O que fazer = Por favor, dê continuidade ao texto sobre a suspensão das aulas de natação de Miguel, começando logo após a última frase apresentada.

Ontem, uma funcionária da escolinha de natação onde
Miguel finge dar umas braçadas ligou, informando que, devido a problemas técnicos
na piscina, parece que uma das paredes que a circundam está para desabar sobre
as raias, o que não é nada bom para a saúde cardiovascular das crianças, nesta
semana não haverá aulas. Um banho de água fria no moleque, que espera
ansiosamente as terças e as quintas.
A caminho da escola, hoje pela manhã, lembrei-o das
más novas. Tranquilizei-o, que se despreocupasse, para tudo há solução, imagino
que haverá algum tipo de compensação. Ele me pergunta o que é compensação e eu
explico que, no caso em questão, é quando uma atividade que deveria acontecer
não acontece no dia marcado e precisa ser remarcada em outra data. Portanto, as
duas aulas de “porrada na água” (expressão usada pelo meu instrutor de remo nos
meus áureos tempos de atleta) deveriam ser remarcadas, sem prejuízo das aulas
regulares da próxima semana, quem sabe adicionando uma hora no tempo regulamentar.
Foi, então, que a lógica de uma criança de oito anos destruiu a empáfia de um
velho de quarenta.
- Mas, papai... Se a gente tiver mais tempo de aula, o
pessoal da aula seguinte vai ter de fazer aula mais tarde, e a turma depois
dessa vai ter de fazer no dia seguinte.

Dados fornecidos =
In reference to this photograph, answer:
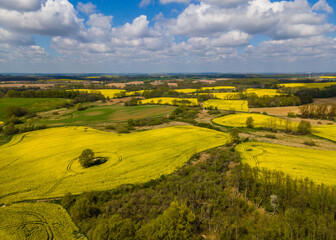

Resposta do exercício =
Tipo uma bola de neve, um círculo vicioso, um
labirinto, um cachorro correndo atrás do próprio rabo. Perceberam a lógica? Se
todas as turmas forem compensadas, se o dia só tem vinte e quatro horas, se os
horários das aulas são pré-determinados, se não há horários vagos, não há como
compensar coisíssima alguma.
Penso, rapidamente, numa outra solução, evitando
vexame ainda maior e limpando a insidiosa baba bovina que já começava a pender
do canto da boca.
- Ou eles descontam, no valor da mensalidade, as aulas
canceladas.
Silêncio, olhos rútilos pregados na criança
(desculpem-me, mas sou intelectualmente tarado pelo Anjo Pornográfico). E
agora?
- Ah, essa ideia é boa, papai!
Ufa! Esta resposta fez mais sentido, então.
É por essas e por outras que escolhi antropologia como
óculos interpretativos da realidade. Letras, palavras, frases rebuscadas imprescindíveis,
no campo acadêmico, para ganhar diplomas de mestrado e doutorado. Lógica? Números?
Contas? Chama o Miguel.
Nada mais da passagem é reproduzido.